On a typical 130-file TypeScript project:

Plus: fewer hallucinations (right context), zero secret leaks, and the learner gets smarter with every --accept / --reject.

How it Works

Task description ──→ TF-IDF/BM25 ──→ Semantic scores ──┐
                                                         │
Project files ──→ Dependency graph ──→ Risk scores ──────┤──→ Composite ──→ Greedy ──→ Selection
                                                         │     ranking      alloc
Feedback history ──→ Bayesian learner ──→ Boosts ────────┘

1. Dependency graph — parses imports, builds adjacency list, identifies hubs
2. Risk scoring — complexity × centrality × recency (continuous, log-scaled)
3. TF-IDF/BM25 semantic matching — task description scored against file contents + path boosting
4. Composite ranking — finalScore = semantic × 0.55 + risk × 0.25 + learner × 0.2
5. Noise filtering — files with zero semantic relevance are excluded (benchmark-driven optimization)
6. Greedy allocation — fills token budget top-down, cascading prune levels (full → signatures → skeleton)
7. Bayesian learning — exponential decay, Wilson score confidence, per-task-type patterns

No AI is used for selection. Same input → same output. Deterministic.

Install

npm i -g cto-ai-cli    # global
npx cto-ai-cli         # or one-shot

Context Selection

cto --context "refactor the auth middleware"                 # human-readable summary
cto --context "fix login bug" --stdout | pbcopy              # pipe to clipboard
cto --context "add tests" --output context.md                # save to file
cto --context "fix login" --prompt "Refactor to async/await" # full AI prompt
cto --context "debug scoring" --json                         # JSON for tooling
cto --context "fix auth" --budget 30000                      # custom token budget

Output includes full file contents in markdown, ready for Claude, ChatGPT, or any AI. Secrets are automatically redacted — API keys, tokens, passwords, PII are replaced with **** before output.

Feedback Loop

CTO learns from real feedback, not from itself:

cto --accept                         # last selection was good
cto --reject                         # last selection was bad
cto --reject --missing src/auth.ts   # this file was missing
cto --stats                          # see what CTO has learned

On --reject, CTO also detects files you edited after the selection that weren't in the context — those get automatically boosted for next time.

Secret Audit

cto --audit                  # scan all files
cto --audit --init-hook      # install pre-commit hook
cto --audit --full-scan      # ignore cache, scan everything
cto --audit --json           # machine-readable output

45+ patterns (AWS, Stripe, GitHub, OpenAI, Slack, Cloudflare...) plus Shannon entropy analysis. The real value: audit protects context — every --stdout, --output, and --prompt auto-sanitizes secrets before output.

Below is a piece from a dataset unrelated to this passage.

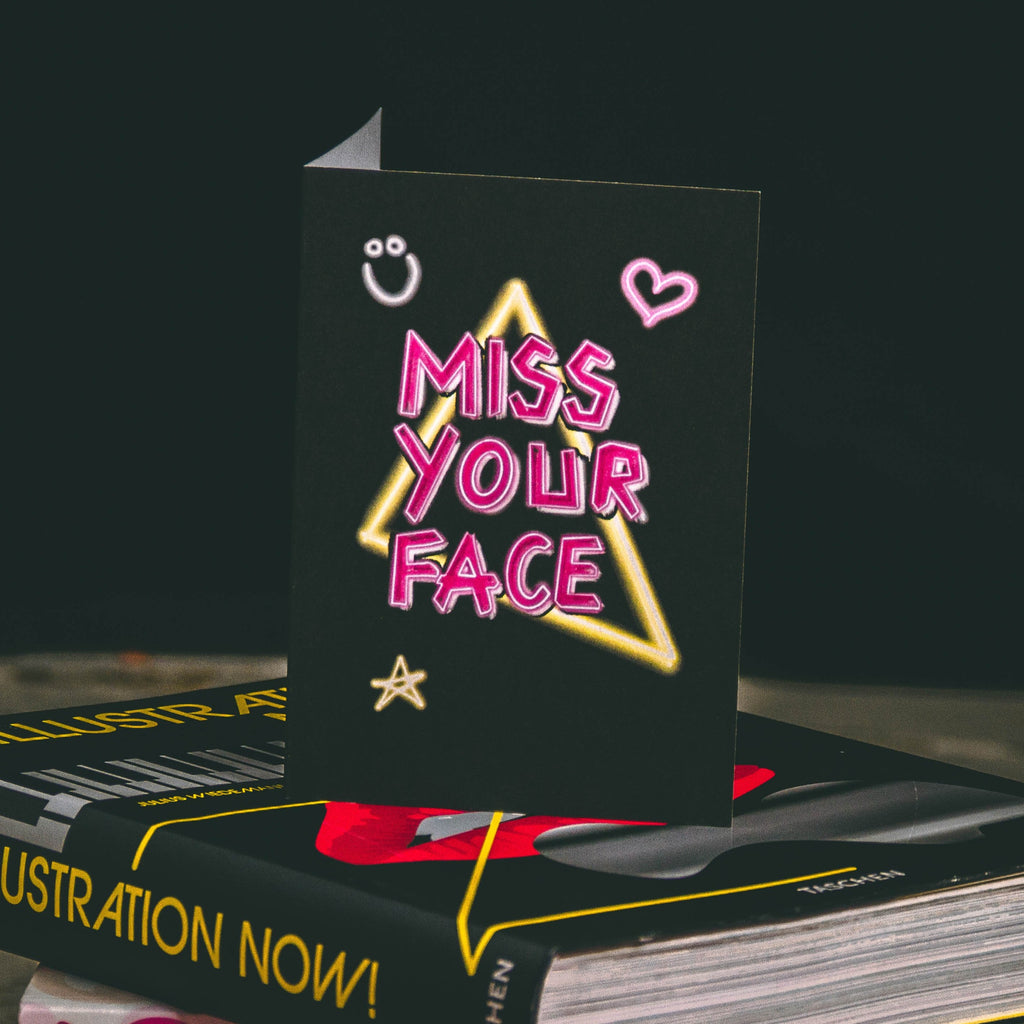 Miss Your Face Neon Greetings Card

Before:  OPENAI_KEY = "sk-Rk8bN3xYz2Wq5PmL7jCvT1aBcDe"
After:   OPENAI_KEY = "sk-R********************De"

AI Gateway (Enterprise)

A transparent HTTP proxy between your developers and AI providers. Automatically injects optimized context, redacts secrets, and tracks costs — without changing developer workflow.

cto --gateway                        # Start on port 8787
cto --gateway --port 9000            # Custom port
cto --gateway --block-secrets        # Block requests with critical secrets
cto --gateway --budget-daily 50      # $50/day budget limit
cto --gateway --budget-monthly 500   # $500/month budget limit

Developer → CTO Gateway → [context injection + sanitization + cost tracking] → AI Provider
                ↓
          Dashboard (http://localhost:8787/__cto)

What the gateway does automatically:

• Injects CTO-selected context into every AI request (TF-IDF + composite scoring)
• Redacts secrets before they leave the network (45+ patterns)
• Tracks costs per model, per day, per month with budget alerts
• Streams responses with zero-copy SSE passthrough
• Serves a live dashboard at /__cto with real-time metrics

Supports OpenAI, Anthropic, Google, and Azure OpenAI. SSRF protection built-in.

Cross-Repo Context

When working on a task, CTO can pull relevant files from sibling repositories — not just the current project.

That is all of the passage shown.